A otros sí les ocurrió, pero yo no sentí nada, para mí era lo mismo estar aquí que allá. Extrañé a mi país porque no había tortillas, no había chile, no había frijoles... De eso sufrí. El arroz creo que nomás lo hierven, y no le ponen sal. Lo que sí había era muchas papitas fritas, y eso comí. Todo era diferente. Fueron dos semanas sin tortillas, fíjese.

“¡A rajarme a mi tierra!”

En Búfalo, este año, perdí una carrera. Nada más traje tres medallas pero de tres primeros lugares. Este viaje fue diferente, no supe quiénes eran los de ahí; en Japón sí los pude identificar, por los ojos rasgados.
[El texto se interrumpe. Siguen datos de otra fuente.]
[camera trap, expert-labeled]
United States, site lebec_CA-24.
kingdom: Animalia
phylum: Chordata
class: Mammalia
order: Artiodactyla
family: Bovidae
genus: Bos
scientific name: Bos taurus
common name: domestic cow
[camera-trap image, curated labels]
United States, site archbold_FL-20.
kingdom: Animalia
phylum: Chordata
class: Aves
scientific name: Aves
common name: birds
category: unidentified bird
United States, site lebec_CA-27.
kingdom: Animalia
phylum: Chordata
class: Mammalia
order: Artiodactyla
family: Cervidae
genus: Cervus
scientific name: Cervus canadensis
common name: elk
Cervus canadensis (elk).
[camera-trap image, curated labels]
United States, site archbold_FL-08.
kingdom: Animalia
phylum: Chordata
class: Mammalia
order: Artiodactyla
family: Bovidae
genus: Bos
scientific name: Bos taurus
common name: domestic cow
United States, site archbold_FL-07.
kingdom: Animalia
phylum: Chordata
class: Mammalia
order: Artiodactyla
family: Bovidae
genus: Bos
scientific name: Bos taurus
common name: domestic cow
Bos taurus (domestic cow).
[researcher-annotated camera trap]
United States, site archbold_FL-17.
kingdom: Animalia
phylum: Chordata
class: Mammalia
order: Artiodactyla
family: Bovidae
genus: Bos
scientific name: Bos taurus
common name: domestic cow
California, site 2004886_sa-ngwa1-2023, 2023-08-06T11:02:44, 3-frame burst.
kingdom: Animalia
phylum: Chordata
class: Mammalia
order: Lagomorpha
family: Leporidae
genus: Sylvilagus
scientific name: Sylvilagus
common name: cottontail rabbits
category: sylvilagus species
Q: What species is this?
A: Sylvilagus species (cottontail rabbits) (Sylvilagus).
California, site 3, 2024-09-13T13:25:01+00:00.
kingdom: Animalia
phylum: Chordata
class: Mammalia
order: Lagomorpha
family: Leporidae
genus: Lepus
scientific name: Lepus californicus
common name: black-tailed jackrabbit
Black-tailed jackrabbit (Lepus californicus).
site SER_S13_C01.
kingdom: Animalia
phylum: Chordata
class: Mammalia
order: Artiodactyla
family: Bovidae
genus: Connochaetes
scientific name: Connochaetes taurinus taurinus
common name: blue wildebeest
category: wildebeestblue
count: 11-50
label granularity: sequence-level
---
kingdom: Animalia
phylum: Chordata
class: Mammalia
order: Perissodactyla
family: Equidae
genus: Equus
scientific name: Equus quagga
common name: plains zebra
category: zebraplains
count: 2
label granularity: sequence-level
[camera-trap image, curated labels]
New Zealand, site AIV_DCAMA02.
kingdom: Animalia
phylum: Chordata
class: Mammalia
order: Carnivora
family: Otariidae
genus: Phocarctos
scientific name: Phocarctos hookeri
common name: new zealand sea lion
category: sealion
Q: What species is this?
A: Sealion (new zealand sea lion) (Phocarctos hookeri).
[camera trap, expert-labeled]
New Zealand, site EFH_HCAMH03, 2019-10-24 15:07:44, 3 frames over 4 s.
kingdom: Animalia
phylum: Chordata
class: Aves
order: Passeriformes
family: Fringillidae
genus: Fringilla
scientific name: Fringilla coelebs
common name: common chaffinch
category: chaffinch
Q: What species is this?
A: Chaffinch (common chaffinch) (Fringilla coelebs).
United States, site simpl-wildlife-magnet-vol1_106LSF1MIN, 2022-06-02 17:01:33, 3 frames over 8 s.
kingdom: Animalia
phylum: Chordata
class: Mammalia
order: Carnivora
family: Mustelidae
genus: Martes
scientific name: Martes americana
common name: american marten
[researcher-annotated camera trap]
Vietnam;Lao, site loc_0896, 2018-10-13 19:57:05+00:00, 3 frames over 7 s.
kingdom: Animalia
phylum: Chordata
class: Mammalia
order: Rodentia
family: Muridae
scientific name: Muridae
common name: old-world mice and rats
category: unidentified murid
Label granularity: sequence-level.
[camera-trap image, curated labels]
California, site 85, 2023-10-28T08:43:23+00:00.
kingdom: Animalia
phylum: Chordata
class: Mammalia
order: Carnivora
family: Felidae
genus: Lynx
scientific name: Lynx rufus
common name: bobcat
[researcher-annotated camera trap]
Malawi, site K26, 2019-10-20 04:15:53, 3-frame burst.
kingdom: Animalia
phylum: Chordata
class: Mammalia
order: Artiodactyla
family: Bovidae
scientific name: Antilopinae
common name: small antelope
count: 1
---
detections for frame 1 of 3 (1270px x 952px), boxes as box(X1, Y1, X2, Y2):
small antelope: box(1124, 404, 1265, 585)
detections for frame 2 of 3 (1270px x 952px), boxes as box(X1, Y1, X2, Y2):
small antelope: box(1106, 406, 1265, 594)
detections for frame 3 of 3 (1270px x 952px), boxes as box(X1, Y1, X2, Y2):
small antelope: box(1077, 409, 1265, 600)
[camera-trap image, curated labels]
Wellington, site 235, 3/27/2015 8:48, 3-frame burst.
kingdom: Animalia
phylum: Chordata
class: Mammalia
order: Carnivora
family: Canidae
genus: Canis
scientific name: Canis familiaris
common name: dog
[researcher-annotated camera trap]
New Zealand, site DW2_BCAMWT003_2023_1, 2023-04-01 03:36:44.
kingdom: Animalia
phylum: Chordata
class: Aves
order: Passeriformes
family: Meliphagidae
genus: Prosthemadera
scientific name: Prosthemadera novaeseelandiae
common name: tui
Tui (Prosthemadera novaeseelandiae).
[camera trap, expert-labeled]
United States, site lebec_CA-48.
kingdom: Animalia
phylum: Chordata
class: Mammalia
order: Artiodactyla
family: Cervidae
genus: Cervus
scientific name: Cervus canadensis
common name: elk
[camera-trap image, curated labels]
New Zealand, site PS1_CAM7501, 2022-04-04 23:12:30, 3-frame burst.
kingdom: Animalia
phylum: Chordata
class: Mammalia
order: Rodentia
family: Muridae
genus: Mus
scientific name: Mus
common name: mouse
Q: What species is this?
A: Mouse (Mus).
Al correr no me siento menos ni me pongo nerviosa. Ahora corrí primero la de ochocientos metros y la gané. Luego la de doscientos y la perdí. Me faltaban la de mil quinientos y la de cuatrocientos. “Si no pude en la de doscientos”, pensé, “menos voy a poder en las otras: ya no corro.” Pero estaba fuera de mi país. “¡A rajarme a mi tierra!”, me dije. Y que voy ganando.
Siento gusto cuando llego a la meta. Todos me aplauden. Dicen que en la pista parezco una muñeca corriendo, como me ven chiquita. Por eso me dicen Chayito, por pequeña. A mí me da igual que me digan de un modo u otro, Rosario o Chayito.
Debo prepararme para 1997, porque las salidas en avión son cada dos años. Esta vez vamos a Sudamérica o África, ¡es más lejos! Ya estamos avisados.
Esto de las entregas del periódico es lo que me mantiene sana. Todos los días vengo desde Plateros hasta la Nápoles andando. Cuando voy a entrenar bajo de Plateros al cine Manacar, pues allá me recoge el señor Miguel Ramírez: y vamos a Los Viveros de Coyoacán o a la pista de la delegación Benito Juárez. Caminar me sirve de ejercicio. A mí no me duele ni una uña. No se me sube ni esa que llaman la presión. Así estoy, sana. Me siento como una quinceañera.
Vivo feliz, aunque sea pobremente. Me dicen: “¿Qué come o cómo le hace para estar tan bien?” Como lo que come el pobre: nopales, salsa y sus tortillas que no les falten. Con eso soy feliz.